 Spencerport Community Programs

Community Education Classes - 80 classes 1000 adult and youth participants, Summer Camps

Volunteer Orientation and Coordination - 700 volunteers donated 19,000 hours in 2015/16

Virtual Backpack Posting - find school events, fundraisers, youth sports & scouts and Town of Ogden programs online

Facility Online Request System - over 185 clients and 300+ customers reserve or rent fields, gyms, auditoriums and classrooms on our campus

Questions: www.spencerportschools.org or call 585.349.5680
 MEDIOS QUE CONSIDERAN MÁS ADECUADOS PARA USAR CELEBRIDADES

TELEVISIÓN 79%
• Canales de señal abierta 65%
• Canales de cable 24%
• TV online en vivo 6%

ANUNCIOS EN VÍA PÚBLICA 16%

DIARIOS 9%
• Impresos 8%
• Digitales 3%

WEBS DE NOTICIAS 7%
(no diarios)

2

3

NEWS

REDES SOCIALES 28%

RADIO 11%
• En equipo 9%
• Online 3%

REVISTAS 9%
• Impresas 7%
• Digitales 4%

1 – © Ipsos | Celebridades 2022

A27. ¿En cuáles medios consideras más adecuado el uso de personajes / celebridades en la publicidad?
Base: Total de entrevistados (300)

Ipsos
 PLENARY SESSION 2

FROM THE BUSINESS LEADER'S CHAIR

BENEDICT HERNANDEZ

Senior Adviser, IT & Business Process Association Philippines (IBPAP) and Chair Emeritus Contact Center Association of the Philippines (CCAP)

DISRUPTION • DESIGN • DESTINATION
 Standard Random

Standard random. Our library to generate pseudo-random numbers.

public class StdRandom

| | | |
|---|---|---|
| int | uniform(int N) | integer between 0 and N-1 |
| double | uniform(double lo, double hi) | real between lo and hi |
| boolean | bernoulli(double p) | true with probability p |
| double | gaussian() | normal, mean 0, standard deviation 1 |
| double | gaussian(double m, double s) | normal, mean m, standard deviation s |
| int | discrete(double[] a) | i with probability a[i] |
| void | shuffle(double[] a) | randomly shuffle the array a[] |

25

::::

The data above needs to be repeated exactly, line for line.

 Spencerport Community Programs

Community Education Classes - 80 classes 1000 adult and youth participants, Summer Camps

Volunteer Orientation and Coordination - 700 volunteers donated 19,000 hours in 2015/16

Virtual Backpack Posting - find school events, fundraisers, youth sports & scouts and Town of Ogden programs online

Facility Online Request System - over 185 clients and 300+ customers reserve or rent fields, gyms, auditoriums and classrooms on our campus

Questions: www.spencerportschools.org or call 585.349.5680
 MEDIOS QUE CONSIDERAN MÁS ADECUADOS PARA USAR CELEBRIDADES

TELEVISIÓN 79%
• Canales de señal abierta 65%
• Canales de cable 24%
• TV online en vivo 6%

ANUNCIOS EN VÍA PÚBLICA 16%

DIARIOS 9%
• Impresos 8%
• Digitales 3%

WEBS DE NOTICIAS 7%
(no diarios)

2

3

NEWS

REDES SOCIALES 28%

RADIO 11%
• En equipo 9%
• Online 3%

REVISTAS 9%
• Impresas 7%
• Digitales 4%

1 – © Ipsos | Celebridades 2022

A27. ¿En cuáles medios consideras más adecuado el uso de personajes / celebridades en la publicidad?
Base: Total de entrevistados (300)

Ipsos
 PLENARY SESSION 2

FROM THE BUSINESS LEADER'S CHAIR

BENEDICT HERNANDEZ

Senior Adviser, IT & Business Process Association Philippines (IBPAP) and Chair Emeritus Contact Center Association of the Philippines (CCAP)

DISRUPTION • DESIGN • DESTINATION
 Standard Random

Standard random. Our library to generate pseudo-random numbers.

public class StdRandom

| | | |
|---|---|---|
| int | uniform(int N) | integer between 0 and N-1 |
| double | uniform(double lo, double hi) | real between lo and hi |
| boolean | bernoulli(double p) | true with probability p |
| double | gaussian() | normal, mean 0, standard deviation 1 |
| double | gaussian(double m, double s) | normal, mean m, standard deviation s |
| int | discrete(double[] a) | i with probability a[i] |
| void | shuffle(double[] a) | randomly shuffle the array a[] |

25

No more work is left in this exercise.